Стояло жаркое, как сейчас, позднее лето, когда в Буёнгак вошли две женщины. Они были в изящных нарядах, которые указывали, что они дамы из богатой семьи. Они не отрывали глаз от О Ён Чжуна. Ему было шесть лет — возраст, когда дети особенно милы и красивы.

— Он так похож на своего отца, словно вылитый! — невольно воскликнула пожилая дама, глядя на него. — А кто его мать? — спросила она, обратившись к кисэнам.

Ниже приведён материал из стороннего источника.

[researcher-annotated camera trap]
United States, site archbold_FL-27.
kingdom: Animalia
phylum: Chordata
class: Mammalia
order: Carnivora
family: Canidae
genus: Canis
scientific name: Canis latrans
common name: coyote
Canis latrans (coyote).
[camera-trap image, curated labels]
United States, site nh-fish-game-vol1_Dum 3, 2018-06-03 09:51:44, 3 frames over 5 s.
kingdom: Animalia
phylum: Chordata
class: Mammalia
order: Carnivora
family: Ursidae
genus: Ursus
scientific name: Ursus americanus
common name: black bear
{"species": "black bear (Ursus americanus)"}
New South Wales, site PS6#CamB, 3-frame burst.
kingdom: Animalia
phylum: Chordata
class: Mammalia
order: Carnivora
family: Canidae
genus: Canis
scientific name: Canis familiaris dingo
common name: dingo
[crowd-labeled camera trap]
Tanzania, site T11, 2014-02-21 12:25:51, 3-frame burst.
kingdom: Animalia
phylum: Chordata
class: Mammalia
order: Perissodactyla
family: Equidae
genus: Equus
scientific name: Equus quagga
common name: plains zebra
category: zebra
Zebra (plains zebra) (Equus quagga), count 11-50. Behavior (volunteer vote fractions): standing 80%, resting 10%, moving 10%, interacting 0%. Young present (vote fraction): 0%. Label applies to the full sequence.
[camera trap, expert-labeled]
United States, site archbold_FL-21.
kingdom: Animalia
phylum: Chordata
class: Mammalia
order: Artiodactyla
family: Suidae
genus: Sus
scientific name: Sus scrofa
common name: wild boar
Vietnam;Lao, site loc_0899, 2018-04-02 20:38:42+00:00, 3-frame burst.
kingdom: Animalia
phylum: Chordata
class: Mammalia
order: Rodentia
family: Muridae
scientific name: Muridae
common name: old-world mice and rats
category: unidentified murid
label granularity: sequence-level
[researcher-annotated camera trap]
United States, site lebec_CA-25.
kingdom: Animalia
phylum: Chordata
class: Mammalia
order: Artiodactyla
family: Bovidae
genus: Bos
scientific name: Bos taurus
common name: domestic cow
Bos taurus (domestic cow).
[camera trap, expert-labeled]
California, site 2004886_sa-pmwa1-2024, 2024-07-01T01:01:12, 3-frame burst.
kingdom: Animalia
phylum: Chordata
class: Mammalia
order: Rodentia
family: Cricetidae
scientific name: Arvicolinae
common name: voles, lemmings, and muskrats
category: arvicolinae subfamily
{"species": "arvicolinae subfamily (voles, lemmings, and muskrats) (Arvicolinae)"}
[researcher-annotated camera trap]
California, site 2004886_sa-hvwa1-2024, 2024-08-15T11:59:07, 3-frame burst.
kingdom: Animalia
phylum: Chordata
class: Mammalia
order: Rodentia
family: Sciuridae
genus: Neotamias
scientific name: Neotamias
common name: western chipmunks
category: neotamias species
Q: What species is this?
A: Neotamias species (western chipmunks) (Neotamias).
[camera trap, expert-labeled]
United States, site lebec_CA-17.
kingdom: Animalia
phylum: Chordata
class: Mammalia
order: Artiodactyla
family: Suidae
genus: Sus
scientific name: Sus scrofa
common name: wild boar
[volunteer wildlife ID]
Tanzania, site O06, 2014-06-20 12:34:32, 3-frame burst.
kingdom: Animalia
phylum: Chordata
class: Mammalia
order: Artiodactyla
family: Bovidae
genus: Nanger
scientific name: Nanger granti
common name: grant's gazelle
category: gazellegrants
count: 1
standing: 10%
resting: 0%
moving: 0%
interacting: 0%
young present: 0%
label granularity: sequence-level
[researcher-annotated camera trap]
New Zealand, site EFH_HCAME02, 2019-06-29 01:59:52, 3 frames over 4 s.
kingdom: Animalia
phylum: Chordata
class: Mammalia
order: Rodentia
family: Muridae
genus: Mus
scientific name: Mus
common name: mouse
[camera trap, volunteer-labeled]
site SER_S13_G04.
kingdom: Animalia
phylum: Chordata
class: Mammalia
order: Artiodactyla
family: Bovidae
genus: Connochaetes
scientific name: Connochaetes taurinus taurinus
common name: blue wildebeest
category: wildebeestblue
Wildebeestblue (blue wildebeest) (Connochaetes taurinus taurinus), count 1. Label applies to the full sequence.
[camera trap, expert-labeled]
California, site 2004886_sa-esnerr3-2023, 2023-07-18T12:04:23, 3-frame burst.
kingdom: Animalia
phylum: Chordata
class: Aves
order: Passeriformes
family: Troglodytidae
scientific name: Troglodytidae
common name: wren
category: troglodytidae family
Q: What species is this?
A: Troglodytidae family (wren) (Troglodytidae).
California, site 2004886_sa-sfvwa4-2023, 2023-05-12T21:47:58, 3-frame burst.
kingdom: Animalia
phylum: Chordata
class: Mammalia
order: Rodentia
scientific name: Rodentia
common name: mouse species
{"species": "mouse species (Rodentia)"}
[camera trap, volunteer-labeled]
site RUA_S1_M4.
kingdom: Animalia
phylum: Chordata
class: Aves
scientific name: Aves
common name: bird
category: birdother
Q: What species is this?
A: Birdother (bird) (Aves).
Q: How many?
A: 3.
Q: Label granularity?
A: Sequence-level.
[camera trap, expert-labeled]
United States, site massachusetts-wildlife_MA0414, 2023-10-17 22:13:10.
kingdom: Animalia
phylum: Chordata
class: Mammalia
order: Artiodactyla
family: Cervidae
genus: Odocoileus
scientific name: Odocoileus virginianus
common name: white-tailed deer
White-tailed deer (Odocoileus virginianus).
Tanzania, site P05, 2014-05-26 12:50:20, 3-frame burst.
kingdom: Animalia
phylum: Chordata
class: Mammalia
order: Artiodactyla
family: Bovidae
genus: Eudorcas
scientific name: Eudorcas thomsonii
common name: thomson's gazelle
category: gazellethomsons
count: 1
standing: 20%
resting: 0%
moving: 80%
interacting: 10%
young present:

Не успела она спросить, как все они наперебой стали говорить, что являются матерями. Если бы тогда те женщины сказали, что увезут его с собой, то, наверное, остались бы без волос на голове. Пожилая дама оказалась мачехой его отца, а молодая особа — женой. Табакне, выглянув из кухни на шум, тоже заметила их. Ее глаза пристально, не мигая, уставились на молодую женщину. Она отметила про себя, что у нее были красивое лицо, нежная чистая кожа, без какого-либо изъяна. Она вдруг почувствовала, что впервые в жизни возненавидела своих родителей, родивших ее такой уродливой. «Если бы мое лицо выглядело хотя бы как обычное, я бы так их не ненавидела, — мелькнуло в голове. — Как я могу с таким лицом выйти к ним?» От стыда за свое лицо ей хотелось провалиться под землю. И все же, немного поколебавшись, вытерев мокрые руки о фартук, она решительно пошла к ним на встречу.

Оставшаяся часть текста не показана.